* [Task brief] Can you render each line of the data below as a JSON list of strings, one string per line, with blank lines skipped and the pictures left out?

# start of Dataset rows

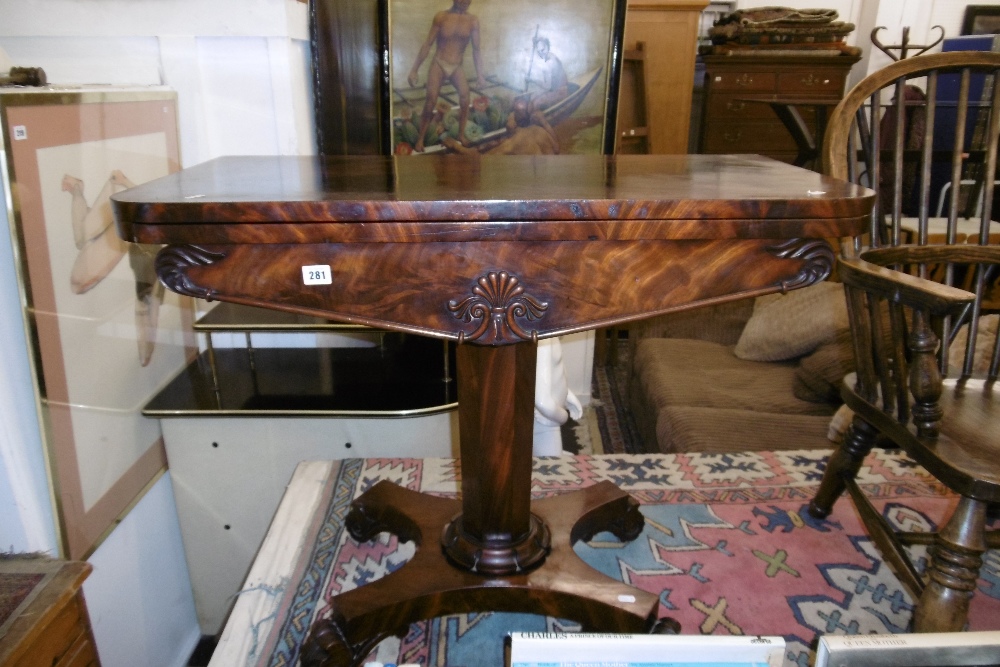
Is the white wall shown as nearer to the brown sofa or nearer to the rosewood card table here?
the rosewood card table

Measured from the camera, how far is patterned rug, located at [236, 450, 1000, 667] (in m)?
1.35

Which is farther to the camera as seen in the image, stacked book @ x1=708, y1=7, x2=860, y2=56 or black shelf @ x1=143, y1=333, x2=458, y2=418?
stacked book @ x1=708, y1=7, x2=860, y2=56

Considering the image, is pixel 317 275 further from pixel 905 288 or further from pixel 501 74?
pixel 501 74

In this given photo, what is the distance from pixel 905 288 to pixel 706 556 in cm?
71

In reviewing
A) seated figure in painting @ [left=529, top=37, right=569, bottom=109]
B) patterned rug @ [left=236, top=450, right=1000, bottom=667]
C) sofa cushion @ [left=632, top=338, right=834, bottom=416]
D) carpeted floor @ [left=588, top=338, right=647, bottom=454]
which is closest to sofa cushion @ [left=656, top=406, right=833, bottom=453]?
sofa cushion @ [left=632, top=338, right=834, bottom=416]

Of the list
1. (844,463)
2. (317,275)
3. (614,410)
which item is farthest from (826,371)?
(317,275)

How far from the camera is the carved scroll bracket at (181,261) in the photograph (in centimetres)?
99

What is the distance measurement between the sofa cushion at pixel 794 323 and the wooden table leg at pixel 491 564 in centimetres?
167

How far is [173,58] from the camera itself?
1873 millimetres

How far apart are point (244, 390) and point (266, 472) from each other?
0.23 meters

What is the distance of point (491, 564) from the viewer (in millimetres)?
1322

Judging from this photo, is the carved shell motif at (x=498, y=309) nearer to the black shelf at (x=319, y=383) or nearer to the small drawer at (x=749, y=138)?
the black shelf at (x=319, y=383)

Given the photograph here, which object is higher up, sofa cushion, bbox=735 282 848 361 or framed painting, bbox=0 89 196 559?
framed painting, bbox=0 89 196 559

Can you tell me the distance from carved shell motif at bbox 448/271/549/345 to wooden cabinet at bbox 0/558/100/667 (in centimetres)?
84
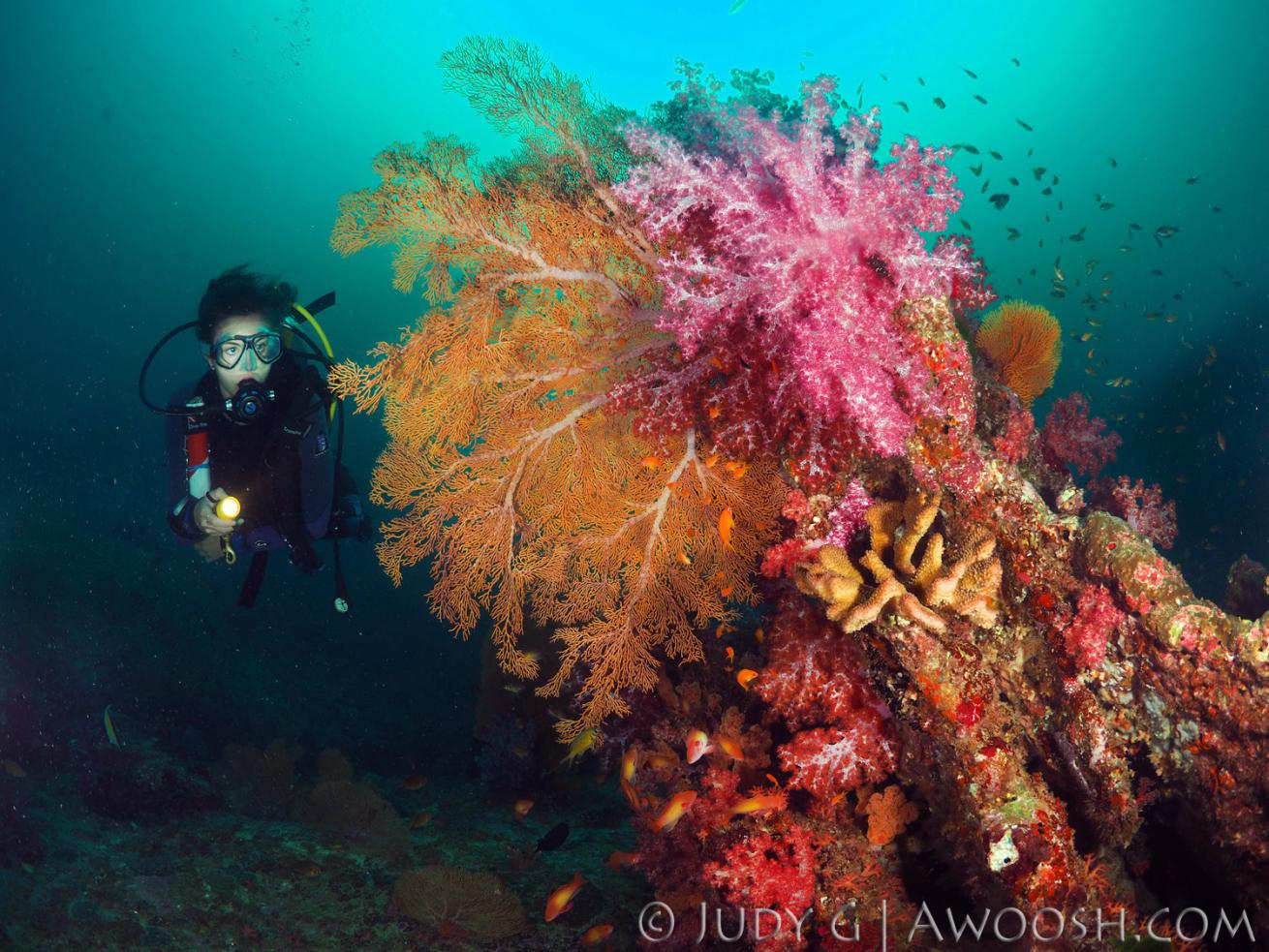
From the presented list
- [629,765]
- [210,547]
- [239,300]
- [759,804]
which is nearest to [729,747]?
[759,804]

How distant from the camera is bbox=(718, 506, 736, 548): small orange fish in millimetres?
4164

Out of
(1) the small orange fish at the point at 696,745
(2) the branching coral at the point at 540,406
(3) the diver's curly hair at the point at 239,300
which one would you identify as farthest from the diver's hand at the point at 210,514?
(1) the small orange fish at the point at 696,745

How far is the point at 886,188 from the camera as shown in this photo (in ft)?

# end of Dataset rows

* [Exercise response]
[
  "Is the white wall shown as nearer to the brown sofa or nearer to the rosewood card table here?",
  "the rosewood card table",
  "Measured from the camera, how far is patterned rug, located at [236, 450, 1000, 667] (in m)?",
  "1.35",
  "Which is farther to the camera as seen in the image, stacked book @ x1=708, y1=7, x2=860, y2=56 or black shelf @ x1=143, y1=333, x2=458, y2=418?",
  "stacked book @ x1=708, y1=7, x2=860, y2=56",
  "Considering the image, is pixel 317 275 further from pixel 905 288 or further from pixel 501 74?",
  "pixel 501 74",
  "In this given photo, what is the distance from pixel 905 288 to pixel 706 556 in cm?",
  "71",
  "In reviewing",
  "A) seated figure in painting @ [left=529, top=37, right=569, bottom=109]",
  "B) patterned rug @ [left=236, top=450, right=1000, bottom=667]",
  "C) sofa cushion @ [left=632, top=338, right=834, bottom=416]",
  "D) carpeted floor @ [left=588, top=338, right=647, bottom=454]",
  "which is closest to sofa cushion @ [left=656, top=406, right=833, bottom=453]?",
  "sofa cushion @ [left=632, top=338, right=834, bottom=416]",
  "Of the list",
  "1. (844,463)",
  "2. (317,275)",
  "3. (614,410)",
  "which item is farthest from (826,371)?",
  "(317,275)",
  "How far from the camera is the carved scroll bracket at (181,261) in the photograph (in centimetres)?",
  "99",
  "What is the distance measurement between the sofa cushion at pixel 794 323 and the wooden table leg at pixel 491 564 in centimetres?",
  "167",
  "How far is [173,58] from the camera itself?",
  "1873 millimetres",
  "How far apart are point (244, 390) and point (266, 472) from each other?",
  "0.23 meters",
  "What is the distance of point (491, 564) from the viewer (in millimetres)?",
  "1322",
  "Judging from this photo, is the carved shell motif at (x=498, y=309) nearer to the black shelf at (x=319, y=383) or nearer to the small drawer at (x=749, y=138)?",
  "the black shelf at (x=319, y=383)",
  "Given the photograph here, which object is higher up, sofa cushion, bbox=735 282 848 361 or framed painting, bbox=0 89 196 559?",
  "framed painting, bbox=0 89 196 559",
  "Can you tell me the distance from carved shell motif at bbox 448/271/549/345 to wooden cabinet at bbox 0/558/100/667 (in centimetres)?",
  "84",
  "From the presented list",
  "- [629,765]",
  "- [210,547]",
  "- [239,300]",
  "- [759,804]",
  "which is nearest to [729,747]?",
  "[759,804]",
  "How distant from the camera is bbox=(718, 506, 736, 548): small orange fish in millimetres?",
  "4164",
  "Out of",
  "(1) the small orange fish at the point at 696,745",
  "(2) the branching coral at the point at 540,406",
  "(3) the diver's curly hair at the point at 239,300",
  "which one would you identify as farthest from the diver's hand at the point at 210,514?",
  "(1) the small orange fish at the point at 696,745",
  "How far is the point at 886,188 from the camera as shown in this photo (in ft)?"
]